Kommt es für die Feststellung des besonderen Inlandsbezugs maßgeblich auf die Anzahl der Abrufe der beanstandeten Website vom Gerichtsstaat aus an?

3. Wenn es für die Bejahung der Zuständigkeit keines besonderen Inlandsbezugs bedarf oder wenn es für die Annahme eines solchen genügt, dass die beanstandeten Informationen objektiv einen Bezug zum Gerichtsstaat in dem Sinne aufweisen, dass eine Kollision der widerstreitenden Interessen im Gerichtsstaat nach den Umständen des konkreten Falls, insbesondere aufgrund des Inhalts der beanstandeten Website, tatsächlich eingetreten sein kann oder eintreten kann, und die Annahme eines besonderen Inlandsbezugs nicht die Feststellung einer Mindestanzahl von Abrufen der beanstandeten Website vom Gerichtsstaat aus voraussetzt:
Ist Art. 3 Abs. 1 und 2 der Richtlinie 2000/31/EG des Europäischen Parlaments und des Rates vom 8. Juni 2000 über bestimmte rechtliche Aspekte der Dienste der Informationsgesellschaft, insbesondere des elektronischen Geschäftsverkehrs, im Binnenmarkt (nachfolgend: e-commerce-Richtlinie) dahingehend auszulegen,
dass diesen Bestimmungen ein kollisionsrechtlicher Charakter in dem Sinne beizumessen ist, dass sie auch für den Bereich des Zivilrechts unter Verdrängung der nationalen Kollisionsnormen die alleinige Anwendung des im Herkunftsland geltenden Rechts anordnen,
oder
handelt es sich bei diesen Vorschriften um ein Korrektiv auf materiell-rechtlicher Ebene, durch das das sachlich-rechtliche Ergebnis des nach den nationalen Kollisionsnormen für anwendbar erklärten Rechts inhaltlich modifiziert und auf die Anforderungen des Herkunftslandes reduziert wird?

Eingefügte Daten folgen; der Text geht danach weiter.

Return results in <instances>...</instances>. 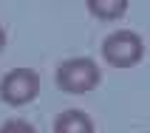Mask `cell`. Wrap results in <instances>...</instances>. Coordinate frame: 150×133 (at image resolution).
Returning <instances> with one entry per match:
<instances>
[{"label":"cell","mask_w":150,"mask_h":133,"mask_svg":"<svg viewBox=\"0 0 150 133\" xmlns=\"http://www.w3.org/2000/svg\"><path fill=\"white\" fill-rule=\"evenodd\" d=\"M54 79H57V88L62 93L79 96V93L93 91L102 82V71L91 57H71L57 65V76Z\"/></svg>","instance_id":"cell-1"},{"label":"cell","mask_w":150,"mask_h":133,"mask_svg":"<svg viewBox=\"0 0 150 133\" xmlns=\"http://www.w3.org/2000/svg\"><path fill=\"white\" fill-rule=\"evenodd\" d=\"M85 6H88L91 17L105 20V23H113V20H119V17H125L130 0H85Z\"/></svg>","instance_id":"cell-5"},{"label":"cell","mask_w":150,"mask_h":133,"mask_svg":"<svg viewBox=\"0 0 150 133\" xmlns=\"http://www.w3.org/2000/svg\"><path fill=\"white\" fill-rule=\"evenodd\" d=\"M102 59L113 68H130L144 59V40L130 28H119L102 40Z\"/></svg>","instance_id":"cell-2"},{"label":"cell","mask_w":150,"mask_h":133,"mask_svg":"<svg viewBox=\"0 0 150 133\" xmlns=\"http://www.w3.org/2000/svg\"><path fill=\"white\" fill-rule=\"evenodd\" d=\"M54 133H93V122L85 110L68 108L54 119Z\"/></svg>","instance_id":"cell-4"},{"label":"cell","mask_w":150,"mask_h":133,"mask_svg":"<svg viewBox=\"0 0 150 133\" xmlns=\"http://www.w3.org/2000/svg\"><path fill=\"white\" fill-rule=\"evenodd\" d=\"M40 96V74L34 68H14L0 79V99L11 108H23Z\"/></svg>","instance_id":"cell-3"},{"label":"cell","mask_w":150,"mask_h":133,"mask_svg":"<svg viewBox=\"0 0 150 133\" xmlns=\"http://www.w3.org/2000/svg\"><path fill=\"white\" fill-rule=\"evenodd\" d=\"M6 48V31H3V25H0V51Z\"/></svg>","instance_id":"cell-7"},{"label":"cell","mask_w":150,"mask_h":133,"mask_svg":"<svg viewBox=\"0 0 150 133\" xmlns=\"http://www.w3.org/2000/svg\"><path fill=\"white\" fill-rule=\"evenodd\" d=\"M0 133H37V127L25 119H6L0 125Z\"/></svg>","instance_id":"cell-6"}]
</instances>
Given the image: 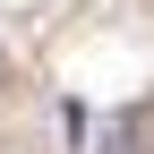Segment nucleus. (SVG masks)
Returning <instances> with one entry per match:
<instances>
[{
  "instance_id": "f257e3e1",
  "label": "nucleus",
  "mask_w": 154,
  "mask_h": 154,
  "mask_svg": "<svg viewBox=\"0 0 154 154\" xmlns=\"http://www.w3.org/2000/svg\"><path fill=\"white\" fill-rule=\"evenodd\" d=\"M111 154H146V146H137V128H120V137H111Z\"/></svg>"
}]
</instances>
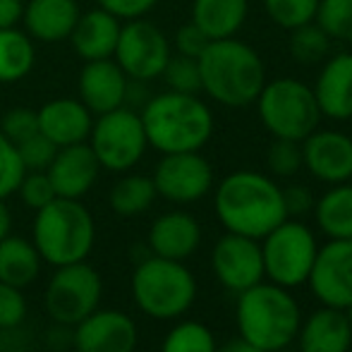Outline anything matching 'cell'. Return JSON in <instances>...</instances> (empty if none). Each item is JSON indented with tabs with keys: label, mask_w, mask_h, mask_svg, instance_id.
Instances as JSON below:
<instances>
[{
	"label": "cell",
	"mask_w": 352,
	"mask_h": 352,
	"mask_svg": "<svg viewBox=\"0 0 352 352\" xmlns=\"http://www.w3.org/2000/svg\"><path fill=\"white\" fill-rule=\"evenodd\" d=\"M213 211L226 232L261 240L287 218L280 185L256 170H235L213 192Z\"/></svg>",
	"instance_id": "1"
},
{
	"label": "cell",
	"mask_w": 352,
	"mask_h": 352,
	"mask_svg": "<svg viewBox=\"0 0 352 352\" xmlns=\"http://www.w3.org/2000/svg\"><path fill=\"white\" fill-rule=\"evenodd\" d=\"M197 63L201 91L218 106H252L266 84V65L261 56L237 36L211 41Z\"/></svg>",
	"instance_id": "2"
},
{
	"label": "cell",
	"mask_w": 352,
	"mask_h": 352,
	"mask_svg": "<svg viewBox=\"0 0 352 352\" xmlns=\"http://www.w3.org/2000/svg\"><path fill=\"white\" fill-rule=\"evenodd\" d=\"M140 116L148 146L158 153L201 151L213 137V113L199 94L166 89L144 103Z\"/></svg>",
	"instance_id": "3"
},
{
	"label": "cell",
	"mask_w": 352,
	"mask_h": 352,
	"mask_svg": "<svg viewBox=\"0 0 352 352\" xmlns=\"http://www.w3.org/2000/svg\"><path fill=\"white\" fill-rule=\"evenodd\" d=\"M235 321L240 338L250 340L264 352H280L295 343L302 309L287 287L261 280L237 292Z\"/></svg>",
	"instance_id": "4"
},
{
	"label": "cell",
	"mask_w": 352,
	"mask_h": 352,
	"mask_svg": "<svg viewBox=\"0 0 352 352\" xmlns=\"http://www.w3.org/2000/svg\"><path fill=\"white\" fill-rule=\"evenodd\" d=\"M34 213L32 242L46 264L58 269L87 261L96 242V223L82 199L56 197Z\"/></svg>",
	"instance_id": "5"
},
{
	"label": "cell",
	"mask_w": 352,
	"mask_h": 352,
	"mask_svg": "<svg viewBox=\"0 0 352 352\" xmlns=\"http://www.w3.org/2000/svg\"><path fill=\"white\" fill-rule=\"evenodd\" d=\"M130 290L142 314L170 321L192 309L197 300V278L182 261L148 254L132 271Z\"/></svg>",
	"instance_id": "6"
},
{
	"label": "cell",
	"mask_w": 352,
	"mask_h": 352,
	"mask_svg": "<svg viewBox=\"0 0 352 352\" xmlns=\"http://www.w3.org/2000/svg\"><path fill=\"white\" fill-rule=\"evenodd\" d=\"M254 103L261 125L274 140L302 142L321 122L314 89L295 77L266 79Z\"/></svg>",
	"instance_id": "7"
},
{
	"label": "cell",
	"mask_w": 352,
	"mask_h": 352,
	"mask_svg": "<svg viewBox=\"0 0 352 352\" xmlns=\"http://www.w3.org/2000/svg\"><path fill=\"white\" fill-rule=\"evenodd\" d=\"M264 259V278L280 287L307 285L311 264L319 252L316 235L307 223L285 218L259 240Z\"/></svg>",
	"instance_id": "8"
},
{
	"label": "cell",
	"mask_w": 352,
	"mask_h": 352,
	"mask_svg": "<svg viewBox=\"0 0 352 352\" xmlns=\"http://www.w3.org/2000/svg\"><path fill=\"white\" fill-rule=\"evenodd\" d=\"M87 144L96 156L101 170L111 173L132 170L148 148L142 116L127 106L94 116Z\"/></svg>",
	"instance_id": "9"
},
{
	"label": "cell",
	"mask_w": 352,
	"mask_h": 352,
	"mask_svg": "<svg viewBox=\"0 0 352 352\" xmlns=\"http://www.w3.org/2000/svg\"><path fill=\"white\" fill-rule=\"evenodd\" d=\"M103 295L101 274L87 261L58 266L43 295L46 314L58 326H77L98 309Z\"/></svg>",
	"instance_id": "10"
},
{
	"label": "cell",
	"mask_w": 352,
	"mask_h": 352,
	"mask_svg": "<svg viewBox=\"0 0 352 352\" xmlns=\"http://www.w3.org/2000/svg\"><path fill=\"white\" fill-rule=\"evenodd\" d=\"M170 56V38L153 22H146L144 17L122 22L113 60L120 65V70L127 74L130 82L158 79L166 70Z\"/></svg>",
	"instance_id": "11"
},
{
	"label": "cell",
	"mask_w": 352,
	"mask_h": 352,
	"mask_svg": "<svg viewBox=\"0 0 352 352\" xmlns=\"http://www.w3.org/2000/svg\"><path fill=\"white\" fill-rule=\"evenodd\" d=\"M156 195L173 204H195L213 190V168L201 151L163 153L153 168Z\"/></svg>",
	"instance_id": "12"
},
{
	"label": "cell",
	"mask_w": 352,
	"mask_h": 352,
	"mask_svg": "<svg viewBox=\"0 0 352 352\" xmlns=\"http://www.w3.org/2000/svg\"><path fill=\"white\" fill-rule=\"evenodd\" d=\"M307 285L321 307L348 309L352 305V240H329L321 245Z\"/></svg>",
	"instance_id": "13"
},
{
	"label": "cell",
	"mask_w": 352,
	"mask_h": 352,
	"mask_svg": "<svg viewBox=\"0 0 352 352\" xmlns=\"http://www.w3.org/2000/svg\"><path fill=\"white\" fill-rule=\"evenodd\" d=\"M211 269L216 280L230 292H242L264 278L259 240L226 232L211 250Z\"/></svg>",
	"instance_id": "14"
},
{
	"label": "cell",
	"mask_w": 352,
	"mask_h": 352,
	"mask_svg": "<svg viewBox=\"0 0 352 352\" xmlns=\"http://www.w3.org/2000/svg\"><path fill=\"white\" fill-rule=\"evenodd\" d=\"M140 331L130 314L120 309H101L72 326L74 352H135Z\"/></svg>",
	"instance_id": "15"
},
{
	"label": "cell",
	"mask_w": 352,
	"mask_h": 352,
	"mask_svg": "<svg viewBox=\"0 0 352 352\" xmlns=\"http://www.w3.org/2000/svg\"><path fill=\"white\" fill-rule=\"evenodd\" d=\"M302 168L326 185H340L352 180V137L340 130L316 127L300 142Z\"/></svg>",
	"instance_id": "16"
},
{
	"label": "cell",
	"mask_w": 352,
	"mask_h": 352,
	"mask_svg": "<svg viewBox=\"0 0 352 352\" xmlns=\"http://www.w3.org/2000/svg\"><path fill=\"white\" fill-rule=\"evenodd\" d=\"M77 84L79 101L94 116H101V113L125 106L127 94H130V79H127V74L120 70V65L113 58L84 63Z\"/></svg>",
	"instance_id": "17"
},
{
	"label": "cell",
	"mask_w": 352,
	"mask_h": 352,
	"mask_svg": "<svg viewBox=\"0 0 352 352\" xmlns=\"http://www.w3.org/2000/svg\"><path fill=\"white\" fill-rule=\"evenodd\" d=\"M48 177L53 182V190L58 197L65 199H82L84 195L91 192V187L96 185L98 166L96 156L89 148L87 142L72 144V146H60L53 156L51 166L46 168Z\"/></svg>",
	"instance_id": "18"
},
{
	"label": "cell",
	"mask_w": 352,
	"mask_h": 352,
	"mask_svg": "<svg viewBox=\"0 0 352 352\" xmlns=\"http://www.w3.org/2000/svg\"><path fill=\"white\" fill-rule=\"evenodd\" d=\"M311 89H314L321 118L336 122L352 120V51L326 58Z\"/></svg>",
	"instance_id": "19"
},
{
	"label": "cell",
	"mask_w": 352,
	"mask_h": 352,
	"mask_svg": "<svg viewBox=\"0 0 352 352\" xmlns=\"http://www.w3.org/2000/svg\"><path fill=\"white\" fill-rule=\"evenodd\" d=\"M146 245L153 256L185 261L199 250L201 226L187 211H166L151 223Z\"/></svg>",
	"instance_id": "20"
},
{
	"label": "cell",
	"mask_w": 352,
	"mask_h": 352,
	"mask_svg": "<svg viewBox=\"0 0 352 352\" xmlns=\"http://www.w3.org/2000/svg\"><path fill=\"white\" fill-rule=\"evenodd\" d=\"M38 132L48 137L58 148L82 144L89 140L94 113L79 98H53L36 111Z\"/></svg>",
	"instance_id": "21"
},
{
	"label": "cell",
	"mask_w": 352,
	"mask_h": 352,
	"mask_svg": "<svg viewBox=\"0 0 352 352\" xmlns=\"http://www.w3.org/2000/svg\"><path fill=\"white\" fill-rule=\"evenodd\" d=\"M120 27H122V19H118L116 14L98 5V8L79 14L67 41H70L72 51L84 63L103 60V58H113V53H116Z\"/></svg>",
	"instance_id": "22"
},
{
	"label": "cell",
	"mask_w": 352,
	"mask_h": 352,
	"mask_svg": "<svg viewBox=\"0 0 352 352\" xmlns=\"http://www.w3.org/2000/svg\"><path fill=\"white\" fill-rule=\"evenodd\" d=\"M77 0H27L22 24L34 43L67 41L79 19Z\"/></svg>",
	"instance_id": "23"
},
{
	"label": "cell",
	"mask_w": 352,
	"mask_h": 352,
	"mask_svg": "<svg viewBox=\"0 0 352 352\" xmlns=\"http://www.w3.org/2000/svg\"><path fill=\"white\" fill-rule=\"evenodd\" d=\"M295 340L300 343V352H350L352 326L345 309L319 307L302 319Z\"/></svg>",
	"instance_id": "24"
},
{
	"label": "cell",
	"mask_w": 352,
	"mask_h": 352,
	"mask_svg": "<svg viewBox=\"0 0 352 352\" xmlns=\"http://www.w3.org/2000/svg\"><path fill=\"white\" fill-rule=\"evenodd\" d=\"M250 14V0H192V22L211 38L237 36Z\"/></svg>",
	"instance_id": "25"
},
{
	"label": "cell",
	"mask_w": 352,
	"mask_h": 352,
	"mask_svg": "<svg viewBox=\"0 0 352 352\" xmlns=\"http://www.w3.org/2000/svg\"><path fill=\"white\" fill-rule=\"evenodd\" d=\"M41 254L32 240L19 235H5L0 240V280L14 287H29L41 274Z\"/></svg>",
	"instance_id": "26"
},
{
	"label": "cell",
	"mask_w": 352,
	"mask_h": 352,
	"mask_svg": "<svg viewBox=\"0 0 352 352\" xmlns=\"http://www.w3.org/2000/svg\"><path fill=\"white\" fill-rule=\"evenodd\" d=\"M314 218L329 240H352V180L331 185L314 201Z\"/></svg>",
	"instance_id": "27"
},
{
	"label": "cell",
	"mask_w": 352,
	"mask_h": 352,
	"mask_svg": "<svg viewBox=\"0 0 352 352\" xmlns=\"http://www.w3.org/2000/svg\"><path fill=\"white\" fill-rule=\"evenodd\" d=\"M36 63L34 38L24 29H0V84L22 82Z\"/></svg>",
	"instance_id": "28"
},
{
	"label": "cell",
	"mask_w": 352,
	"mask_h": 352,
	"mask_svg": "<svg viewBox=\"0 0 352 352\" xmlns=\"http://www.w3.org/2000/svg\"><path fill=\"white\" fill-rule=\"evenodd\" d=\"M156 187H153L151 175H142V173H130L122 175L116 185L108 192V204H111L113 213L122 218L140 216V213L148 211L156 201Z\"/></svg>",
	"instance_id": "29"
},
{
	"label": "cell",
	"mask_w": 352,
	"mask_h": 352,
	"mask_svg": "<svg viewBox=\"0 0 352 352\" xmlns=\"http://www.w3.org/2000/svg\"><path fill=\"white\" fill-rule=\"evenodd\" d=\"M331 38L324 29L316 22H309L305 27H297L290 32V41H287V51L290 58L300 65H316L324 63L331 53Z\"/></svg>",
	"instance_id": "30"
},
{
	"label": "cell",
	"mask_w": 352,
	"mask_h": 352,
	"mask_svg": "<svg viewBox=\"0 0 352 352\" xmlns=\"http://www.w3.org/2000/svg\"><path fill=\"white\" fill-rule=\"evenodd\" d=\"M216 336L201 321H180L166 333L161 352H216Z\"/></svg>",
	"instance_id": "31"
},
{
	"label": "cell",
	"mask_w": 352,
	"mask_h": 352,
	"mask_svg": "<svg viewBox=\"0 0 352 352\" xmlns=\"http://www.w3.org/2000/svg\"><path fill=\"white\" fill-rule=\"evenodd\" d=\"M264 10L276 27L292 32V29L314 22L319 0H264Z\"/></svg>",
	"instance_id": "32"
},
{
	"label": "cell",
	"mask_w": 352,
	"mask_h": 352,
	"mask_svg": "<svg viewBox=\"0 0 352 352\" xmlns=\"http://www.w3.org/2000/svg\"><path fill=\"white\" fill-rule=\"evenodd\" d=\"M314 22L331 41L352 43V0H319Z\"/></svg>",
	"instance_id": "33"
},
{
	"label": "cell",
	"mask_w": 352,
	"mask_h": 352,
	"mask_svg": "<svg viewBox=\"0 0 352 352\" xmlns=\"http://www.w3.org/2000/svg\"><path fill=\"white\" fill-rule=\"evenodd\" d=\"M166 79V87L170 91L180 94H199L201 91V74H199V63L197 58L187 56H170L166 70L161 74Z\"/></svg>",
	"instance_id": "34"
},
{
	"label": "cell",
	"mask_w": 352,
	"mask_h": 352,
	"mask_svg": "<svg viewBox=\"0 0 352 352\" xmlns=\"http://www.w3.org/2000/svg\"><path fill=\"white\" fill-rule=\"evenodd\" d=\"M24 173L27 170L22 166L17 146L0 132V199H8L17 192Z\"/></svg>",
	"instance_id": "35"
},
{
	"label": "cell",
	"mask_w": 352,
	"mask_h": 352,
	"mask_svg": "<svg viewBox=\"0 0 352 352\" xmlns=\"http://www.w3.org/2000/svg\"><path fill=\"white\" fill-rule=\"evenodd\" d=\"M14 195L22 197V201L32 211L43 209V206L51 204V201L58 197L46 170H27V173H24L22 182H19V187H17V192H14Z\"/></svg>",
	"instance_id": "36"
},
{
	"label": "cell",
	"mask_w": 352,
	"mask_h": 352,
	"mask_svg": "<svg viewBox=\"0 0 352 352\" xmlns=\"http://www.w3.org/2000/svg\"><path fill=\"white\" fill-rule=\"evenodd\" d=\"M269 170L276 177H292L302 170V146L292 140H274L269 146Z\"/></svg>",
	"instance_id": "37"
},
{
	"label": "cell",
	"mask_w": 352,
	"mask_h": 352,
	"mask_svg": "<svg viewBox=\"0 0 352 352\" xmlns=\"http://www.w3.org/2000/svg\"><path fill=\"white\" fill-rule=\"evenodd\" d=\"M58 146L48 137H43L41 132L32 135L29 140L17 144V153L22 158L24 170H46L51 166L53 156H56Z\"/></svg>",
	"instance_id": "38"
},
{
	"label": "cell",
	"mask_w": 352,
	"mask_h": 352,
	"mask_svg": "<svg viewBox=\"0 0 352 352\" xmlns=\"http://www.w3.org/2000/svg\"><path fill=\"white\" fill-rule=\"evenodd\" d=\"M0 132L17 146L19 142L29 140L38 132V116L32 108H12L0 120Z\"/></svg>",
	"instance_id": "39"
},
{
	"label": "cell",
	"mask_w": 352,
	"mask_h": 352,
	"mask_svg": "<svg viewBox=\"0 0 352 352\" xmlns=\"http://www.w3.org/2000/svg\"><path fill=\"white\" fill-rule=\"evenodd\" d=\"M24 319H27L24 290L0 280V329H17Z\"/></svg>",
	"instance_id": "40"
},
{
	"label": "cell",
	"mask_w": 352,
	"mask_h": 352,
	"mask_svg": "<svg viewBox=\"0 0 352 352\" xmlns=\"http://www.w3.org/2000/svg\"><path fill=\"white\" fill-rule=\"evenodd\" d=\"M209 43H211V38L206 36L192 19L187 24H182V27L175 32V38H173L175 53L177 56H187V58H199Z\"/></svg>",
	"instance_id": "41"
},
{
	"label": "cell",
	"mask_w": 352,
	"mask_h": 352,
	"mask_svg": "<svg viewBox=\"0 0 352 352\" xmlns=\"http://www.w3.org/2000/svg\"><path fill=\"white\" fill-rule=\"evenodd\" d=\"M98 5L103 10H108V12H113L118 19L127 22V19L146 17L158 5V0H98Z\"/></svg>",
	"instance_id": "42"
},
{
	"label": "cell",
	"mask_w": 352,
	"mask_h": 352,
	"mask_svg": "<svg viewBox=\"0 0 352 352\" xmlns=\"http://www.w3.org/2000/svg\"><path fill=\"white\" fill-rule=\"evenodd\" d=\"M314 195H311L309 187L305 185H292L283 190V204H285L287 218H295V216H305L314 209Z\"/></svg>",
	"instance_id": "43"
},
{
	"label": "cell",
	"mask_w": 352,
	"mask_h": 352,
	"mask_svg": "<svg viewBox=\"0 0 352 352\" xmlns=\"http://www.w3.org/2000/svg\"><path fill=\"white\" fill-rule=\"evenodd\" d=\"M24 0H0V29H12L22 24Z\"/></svg>",
	"instance_id": "44"
},
{
	"label": "cell",
	"mask_w": 352,
	"mask_h": 352,
	"mask_svg": "<svg viewBox=\"0 0 352 352\" xmlns=\"http://www.w3.org/2000/svg\"><path fill=\"white\" fill-rule=\"evenodd\" d=\"M216 352H264L261 348H256V345H252L250 340H245V338H232V340H228L226 345H221Z\"/></svg>",
	"instance_id": "45"
},
{
	"label": "cell",
	"mask_w": 352,
	"mask_h": 352,
	"mask_svg": "<svg viewBox=\"0 0 352 352\" xmlns=\"http://www.w3.org/2000/svg\"><path fill=\"white\" fill-rule=\"evenodd\" d=\"M10 232H12V213H10L5 199H0V240Z\"/></svg>",
	"instance_id": "46"
},
{
	"label": "cell",
	"mask_w": 352,
	"mask_h": 352,
	"mask_svg": "<svg viewBox=\"0 0 352 352\" xmlns=\"http://www.w3.org/2000/svg\"><path fill=\"white\" fill-rule=\"evenodd\" d=\"M345 316H348V321H350V326H352V305L345 309Z\"/></svg>",
	"instance_id": "47"
},
{
	"label": "cell",
	"mask_w": 352,
	"mask_h": 352,
	"mask_svg": "<svg viewBox=\"0 0 352 352\" xmlns=\"http://www.w3.org/2000/svg\"><path fill=\"white\" fill-rule=\"evenodd\" d=\"M10 352H32V350H22V348H17V350H10Z\"/></svg>",
	"instance_id": "48"
},
{
	"label": "cell",
	"mask_w": 352,
	"mask_h": 352,
	"mask_svg": "<svg viewBox=\"0 0 352 352\" xmlns=\"http://www.w3.org/2000/svg\"><path fill=\"white\" fill-rule=\"evenodd\" d=\"M135 352H137V350H135Z\"/></svg>",
	"instance_id": "49"
}]
</instances>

Für den Fall, dass Art. 3 Abs. 1 und 2 e-commerce-Richtlinie kollisionsrechtlichen Charakter hat:
Ordnen die genannten Bestimmungen lediglich die alleinige Anwendung des im Herkunftsland geltenden Sachrechts oder auch die Anwendung der dort geltenden Kollisionsnormen an mit der Folge, dass ein renvoi des Rechts des Herkunftslands auf das Recht des Bestimmungslands möglich bleibt?